On an android phone...
1) Fire up chrome.
2) Go to mail.google.com (if you don't have a gmail account this will have to remain a thought experiment for you).
3) Sign in. Sign out. Shake it all about. Repeat a few times.
4) Go to mail.google.com. Note that it helpfully knows who you are (not so helpful for you if somebody has nicked your phone, because now they know your e-mail address) but don't sign in (yet). Well, there is a "sign out completely" option, but how many people bother with that? Maybe a few more now I've posted this.
5) Click on the "show password" icon (the eye with a line through it).
6) Now enter your password. Note how the autocomplete shows up. Watch, as you enter more characters of your password, how the autocomplete homes in on your password. If you have non-alpha characters near the start of your password the full password shows up in the autocomplete very quickly.
Whoops! The sign-in not only gives away your account's username (if you can't be arsed to sign out completely each time), it drastically reduces the entropy of your password. Paradoxically, the stronger your password (with several non-alpha characters) the more entropy it discards.
Very secure.
I wonder if there's an API for apps to interrogate the autocomplete dictionary. If there is, a malicious app (which could pass all playstore security tests) could drastically reduce the search space for your password. Especially if you've used a good password. How often does "k*hr}39rq" occur in ordinary text? Damn, now I have to change my gmail password.
Firefox is worse. Click on the "show password" icon and it shows your full password in a browser-generated autocomplete box (as well as popping up the soft keyboard autocomplete) without you having to type anything. Assuming you've previously logged into gmail using firefox, of course.
The android team tell me this is a browser issue, not an android one. I've repeated this test with IE on Linux and Windows, Edge on Windows, Chrome on Linux and Windows, and Konqueror on Linux and none of them exhibit this flaw. None of them exhibit this flaw because the Linux and Windows systems I tried it on have real keyboards, not a soft keyboard with autocomplete.
Since the android team tells me it's not an android problem, there's no reason why I shouldn't post the details here. At least that way some people get to learn there's a security hole in the thing. If any of you can be arsed to contact every browser app for android (there are a lot of them) then be my guest.
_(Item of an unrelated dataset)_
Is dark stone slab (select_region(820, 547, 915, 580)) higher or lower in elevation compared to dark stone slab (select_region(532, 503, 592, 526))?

I expect responses telling me I'm an idiot and it really is a browser flaw. Or a gmail sign-in page flaw. Maybe you're right. After all, it's not like android, gmail and chrome are all produced by the same company whose development teams ought to have lines of internal communication unavailable to the rest of us. It's unreasonable of me to expect that informing one member of the triad of such a problem would result in them communicating internally to figure out what they could do to resolve a problem which seems to arise because of the interaction of all three of their products.
It's a good job I use the lock screen and have a decent password on that. The short time-out I set can make it a real pain to use sometimes, but it's necessary.